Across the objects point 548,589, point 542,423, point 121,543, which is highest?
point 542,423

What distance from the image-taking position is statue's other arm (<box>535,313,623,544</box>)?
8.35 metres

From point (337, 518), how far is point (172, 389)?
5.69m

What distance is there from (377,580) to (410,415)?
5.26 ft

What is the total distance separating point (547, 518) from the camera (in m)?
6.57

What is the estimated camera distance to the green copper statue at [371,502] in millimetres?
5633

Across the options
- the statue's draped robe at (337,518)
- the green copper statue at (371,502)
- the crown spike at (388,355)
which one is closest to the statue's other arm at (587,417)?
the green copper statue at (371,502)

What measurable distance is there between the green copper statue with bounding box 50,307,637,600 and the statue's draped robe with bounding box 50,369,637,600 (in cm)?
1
◇ ◇ ◇
◆ **WRITTEN PROBLEM**
Write the data from above out again, exactly.

◆ **THE OUTPUT**
Across the objects point 548,589, point 542,423, point 121,543, which is highest?
point 542,423

What distance from the image-taking position is statue's other arm (<box>535,313,623,544</box>)?
8.35 metres

From point (337, 518), how far is point (172, 389)?
5.69m

What distance is there from (377,580) to (410,415)?
5.26 ft

What is the total distance separating point (547, 518) from the camera (in m)?
6.57

What is the estimated camera distance to the green copper statue at [371,502] in millimetres?
5633

Across the options
- the statue's draped robe at (337,518)
- the green copper statue at (371,502)
- the crown spike at (388,355)
which one is closest to the statue's other arm at (587,417)?
the green copper statue at (371,502)

What measurable distance is there between the green copper statue with bounding box 50,307,637,600 and the statue's draped robe with bounding box 50,369,637,600 (in cm)?
1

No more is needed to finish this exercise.